*Enviado-especial ao Brasil

Primeiro o óbvio: jogaço!

Agora o resto.

A Holanda deu um valente murro no orgulho espanhol e atirou ao chão o campeão do mundo, instalado no trono do futebol desde o Euro 2008. Nunca um detentor do título começara tão mal a sua defesa. O que aconteceu esta noite em Salvador fará parte dos livros de história do futebol.

FICHA DE JOGO

Talvez seja cedo para dizer que o tiki-taka morreu às mãos da laranja mecânica, mas que o conceito merecerá outra revisão não há dúvidas. Os rostos espanhóis enquanto o jogo se arrastava para o apito final dizem tudo: houve vexame no Arena Fonte Nova. 

E com isso até ganha menos importância, o facto de a tradição ter sido cumprida: quando a final de um Mundial é reeditada no torneio seguinte, nunca o vencedor é o mesmo. A Holanda fez questão de manter a regra, vingando a derrota de há quatro anos. Mas com um estilo nunca visto. A amostra ainda é curta mas este Espanha-Holanda cumpriu as expectativas e já é o melhor jogo do Mundial.

Para isso também contribuiu, convém dizer, o golo de Van Persie. Vão passar meses, anos, talvez décadas, mas quem tiver memória futebolística não vai esquecer a forma como o avançado holandês fez um chapéu perfeito, de cabeça, a Iker Casillas no Arena Fonte Nova, em Salvador.

DESTAQUES DO JOGO

É justo, portanto, que se comece pelo ponto alto do jogo. Também porque, para além da beleza, foi o momento decisivo. O ponto de viragem. A Holanda, então facilmente manietada por uma Espanha a jogar no registo habitual, ganhou confiança, cresceu e partiu para um segundo tempo avassalador, confirmando a reviravolta e enchendo as medidas a quem desconfiava.

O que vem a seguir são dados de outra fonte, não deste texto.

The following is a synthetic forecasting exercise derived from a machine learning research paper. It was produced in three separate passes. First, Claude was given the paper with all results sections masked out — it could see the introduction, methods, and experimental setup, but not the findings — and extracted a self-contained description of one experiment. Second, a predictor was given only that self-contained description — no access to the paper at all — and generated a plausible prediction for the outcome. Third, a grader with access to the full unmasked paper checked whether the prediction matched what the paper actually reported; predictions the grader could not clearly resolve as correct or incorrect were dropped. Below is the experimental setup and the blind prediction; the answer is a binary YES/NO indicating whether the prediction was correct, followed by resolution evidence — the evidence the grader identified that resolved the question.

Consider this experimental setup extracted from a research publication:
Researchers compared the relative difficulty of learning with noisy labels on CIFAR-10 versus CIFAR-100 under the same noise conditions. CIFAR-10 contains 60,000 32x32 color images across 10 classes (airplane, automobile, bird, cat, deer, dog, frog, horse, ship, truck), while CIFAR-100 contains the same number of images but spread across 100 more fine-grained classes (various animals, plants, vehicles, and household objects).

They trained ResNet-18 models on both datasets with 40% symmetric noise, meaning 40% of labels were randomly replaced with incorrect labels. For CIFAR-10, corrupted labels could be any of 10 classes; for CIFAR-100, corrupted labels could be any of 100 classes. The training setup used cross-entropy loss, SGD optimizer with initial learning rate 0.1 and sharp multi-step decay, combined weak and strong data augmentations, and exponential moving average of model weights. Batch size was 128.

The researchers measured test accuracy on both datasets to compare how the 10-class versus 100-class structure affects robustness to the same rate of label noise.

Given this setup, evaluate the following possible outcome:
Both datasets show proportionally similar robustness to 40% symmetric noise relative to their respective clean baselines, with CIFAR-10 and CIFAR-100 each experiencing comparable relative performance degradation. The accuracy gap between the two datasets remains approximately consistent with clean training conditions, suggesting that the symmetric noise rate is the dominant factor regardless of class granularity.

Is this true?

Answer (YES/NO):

Esta Holanda não tem o mesmo star-power de outros anos, sobretudo na linha mais defensiva. Mas pode ser uma bela surpresa. A primeira amostra, pelo menos, é apetecível. E está feito o mais difícil para passar o grupo.

Está controlado, não estava?

Voltemos, agora, ao início. E o princípio desta história teve ares da noite gélida de Joanesburgo. Casillas brilhara, então, com a ponta do pé, a evitar o golo de Robben. Na quente Salvador, foi a luva direita a tirar a primeira oportunidade flagrante dos holandeses.

Robben agora assistiu, mas Sneijder teve o mesmo sucesso do companheiro, há quatro anos.

E tal como nesse jogo, a Espanha ganhou confiança nesse lance até marcar. Diego Costa, sempre muito assobiado a cada toque na bola, recebe um passe de Xavi, roda e é tocado, ao de leve, por De Vrij. Niccola Rizzoli, o árbitro, estava em cima e apitou de imediato. Xabi Alonso não falhou.

O golo parecia lógico. Espanha estava melhor e até podia ter feito o segundo, por David Silva, que num lance parecido com o de Sneijder, não conseguiu deixar o jogo controlado às portas do intervalo.

Veio então o golaço de Van Persie, mais o descanso e a inversão de papéis.

O segundo tempo foi um filme totalmente diferente, com uma Holanda que ainda não se vira, mas que voltou cheia de vontade. A laranja voltou a ser mecânica e desfez em cacos o relógio espanhol. Tiki-Taka? Já era. Feito em pó por onze holandeses doidos varridos para o futebol.

Robben, quase a fazer troça dos centrais espanhóis, fez o 2-1 logo no início, em nova assistência de Blind. Van Persie atirou à trave ainda antes de se completar uma hora de jogo. Espanha parecia estar prestes a ir ao tapete. E foi.

Num lance discutível, De Vrij fez o terceiro, após canto e aparente carga de Van Persie em Casillas. O mesmo Van Persie bisou pouco depois, aproveitando o desnorte evidente do guarda-redes espanhol. Golo oferecido, goleada construída.

O quinto, para uma «manita», foi de novo de Robben, numa fase de completo desnorte espanhol. E não houve mais por desacerto holandês…

Del Bosque vai ter de juntar os cacos e procurar a melhor cola para devolver o orgulho a este grupo de jogadores nada habituado a vergonhas tão expostas.

O que aconteceu em Salvador esta noite só pode ser visto de uma forma: banho de bola histórico.